Copy the data below word for word, without the pictures.

* * * *

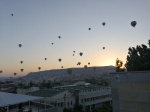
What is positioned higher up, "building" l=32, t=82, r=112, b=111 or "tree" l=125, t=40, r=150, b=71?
"tree" l=125, t=40, r=150, b=71

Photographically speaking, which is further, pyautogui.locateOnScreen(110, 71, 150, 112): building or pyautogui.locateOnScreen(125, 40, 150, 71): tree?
pyautogui.locateOnScreen(125, 40, 150, 71): tree

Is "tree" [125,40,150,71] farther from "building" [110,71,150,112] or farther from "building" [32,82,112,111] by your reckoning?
"building" [110,71,150,112]

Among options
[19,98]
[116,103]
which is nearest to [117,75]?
[116,103]

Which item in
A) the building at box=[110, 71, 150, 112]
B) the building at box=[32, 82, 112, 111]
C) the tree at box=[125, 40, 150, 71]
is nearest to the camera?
the building at box=[110, 71, 150, 112]

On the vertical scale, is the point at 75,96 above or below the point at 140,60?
below

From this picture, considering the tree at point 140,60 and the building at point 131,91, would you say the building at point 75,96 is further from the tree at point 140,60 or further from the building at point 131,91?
the building at point 131,91

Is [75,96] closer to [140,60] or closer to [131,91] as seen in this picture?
[140,60]

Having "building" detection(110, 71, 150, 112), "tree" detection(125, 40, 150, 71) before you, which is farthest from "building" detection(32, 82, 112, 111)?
"building" detection(110, 71, 150, 112)

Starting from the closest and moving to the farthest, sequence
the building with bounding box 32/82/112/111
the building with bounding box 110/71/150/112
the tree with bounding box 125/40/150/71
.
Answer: the building with bounding box 110/71/150/112 < the tree with bounding box 125/40/150/71 < the building with bounding box 32/82/112/111

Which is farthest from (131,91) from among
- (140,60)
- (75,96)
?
(75,96)
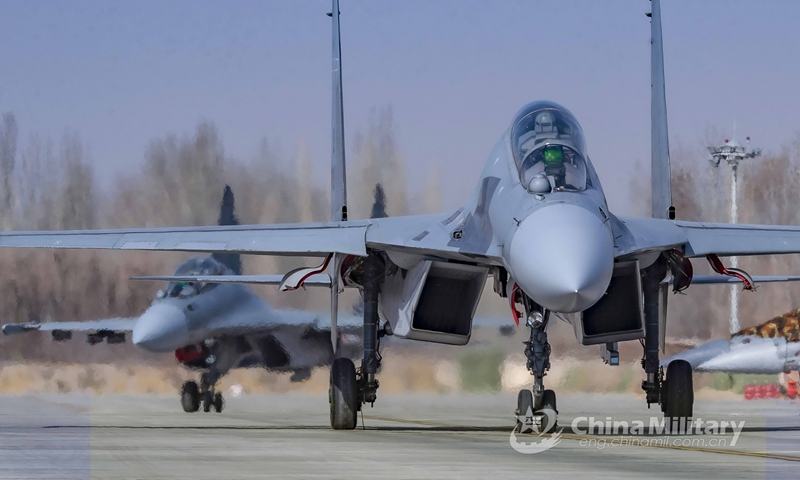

* * * *

◆ FINAL RESULT
What is positioned higher up, "building" l=32, t=82, r=112, b=111 or "tree" l=125, t=40, r=150, b=71?
"tree" l=125, t=40, r=150, b=71

Photographically speaking, which is further, pyautogui.locateOnScreen(110, 71, 150, 112): building or pyautogui.locateOnScreen(125, 40, 150, 71): tree?
pyautogui.locateOnScreen(125, 40, 150, 71): tree

Is "tree" [125,40,150,71] farther from "building" [110,71,150,112] or farther from "building" [32,82,112,111] by your reckoning?
"building" [110,71,150,112]

Among options
[19,98]
[116,103]
which is nearest to [117,75]?
[116,103]

Which item in
A) the building at box=[110, 71, 150, 112]
B) the building at box=[32, 82, 112, 111]
C) the tree at box=[125, 40, 150, 71]
is nearest to the camera?
the building at box=[110, 71, 150, 112]

On the vertical scale, is the point at 75,96 above or below the point at 140,60?
below

From this picture, considering the tree at point 140,60 and the building at point 131,91, would you say the building at point 75,96 is further from the tree at point 140,60 or further from the building at point 131,91?
the building at point 131,91

Is [75,96] closer to [140,60] or closer to [131,91] as seen in this picture?
[140,60]

Having "building" detection(110, 71, 150, 112), "tree" detection(125, 40, 150, 71) before you, which is farthest from "building" detection(32, 82, 112, 111)?
"building" detection(110, 71, 150, 112)

Starting from the closest and moving to the farthest, sequence
the building with bounding box 32/82/112/111
the building with bounding box 110/71/150/112
the tree with bounding box 125/40/150/71
.
Answer: the building with bounding box 110/71/150/112 < the tree with bounding box 125/40/150/71 < the building with bounding box 32/82/112/111

Which is farthest from (131,91) from among
- (140,60)
- (75,96)
?
(75,96)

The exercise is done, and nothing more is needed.